**Data section**
----

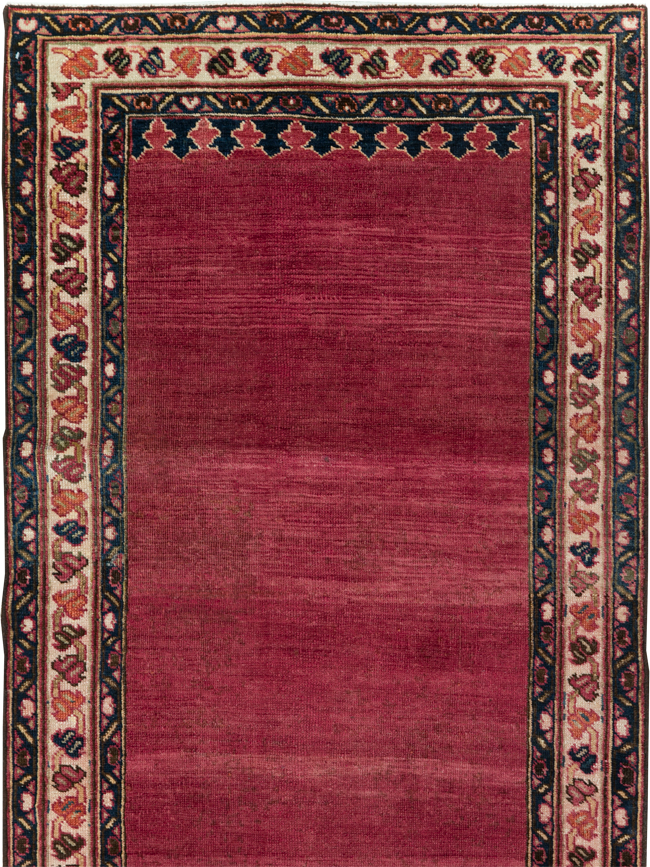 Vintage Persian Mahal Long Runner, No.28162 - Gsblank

----

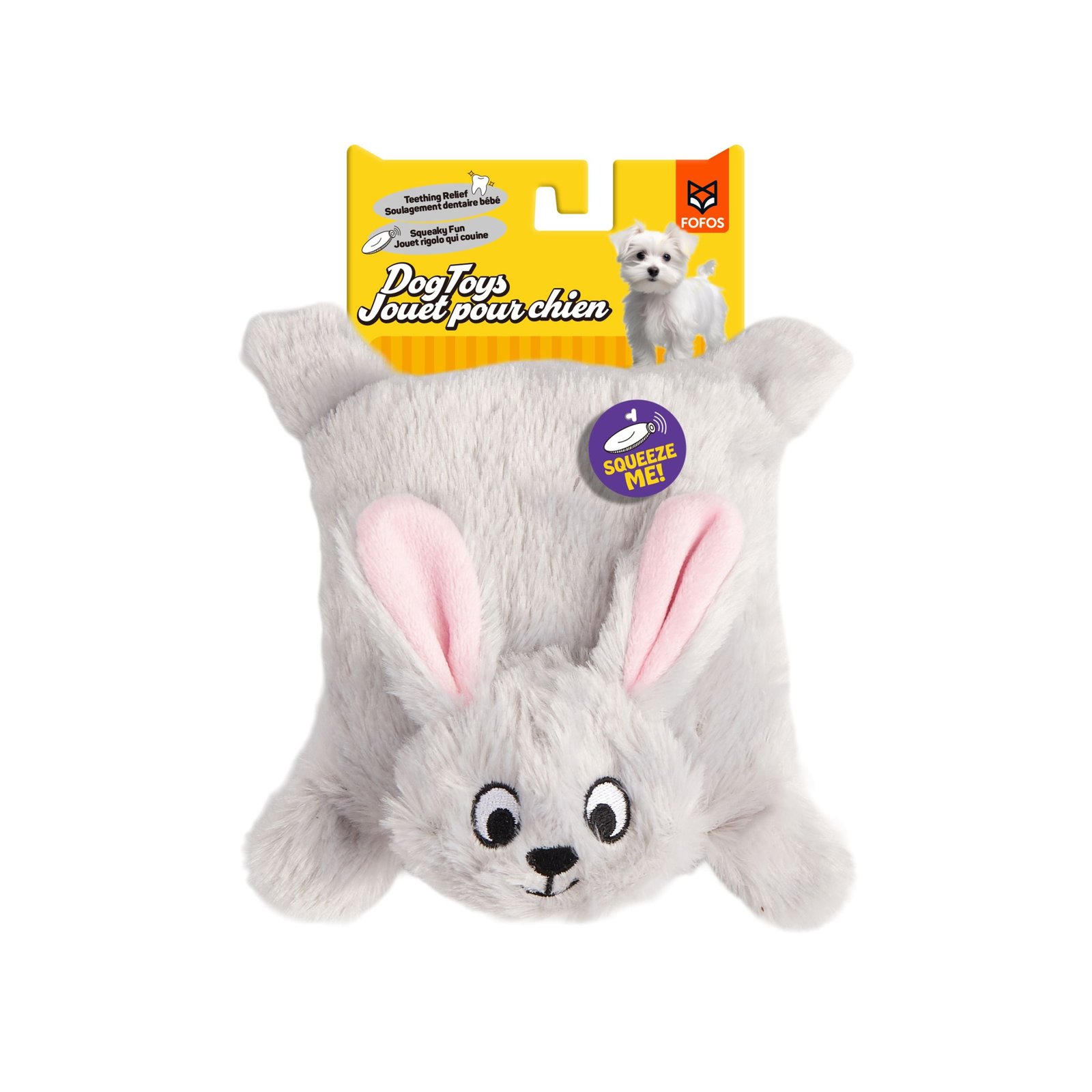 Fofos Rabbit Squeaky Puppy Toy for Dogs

----

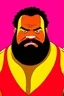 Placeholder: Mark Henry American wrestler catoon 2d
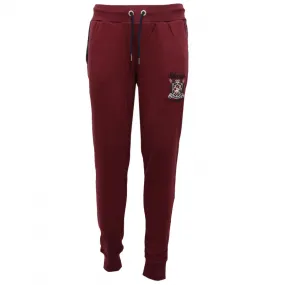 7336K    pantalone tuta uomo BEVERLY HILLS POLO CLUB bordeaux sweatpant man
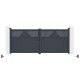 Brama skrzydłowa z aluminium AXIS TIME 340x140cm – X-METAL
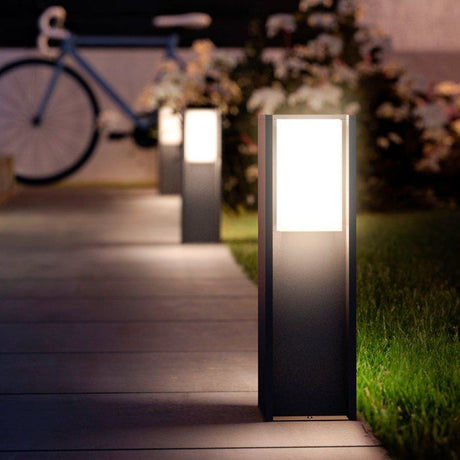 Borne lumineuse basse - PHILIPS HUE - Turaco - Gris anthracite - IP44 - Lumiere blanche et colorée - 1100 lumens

----

**The problem**
In the entries above, find the line with "Brama skrzydłowa z" and the line with "Borne lumineuse basse". Return exactly those lines and all the ones between them, pictures excluded.

**Your response**
 Brama skrzydłowa z aluminium AXIS TIME 340x140cm – X-METAL
 Borne lumineuse basse - PHILIPS HUE - Turaco - Gris anthracite - IP44 - Lumiere blanche et colorée - 1100 lumens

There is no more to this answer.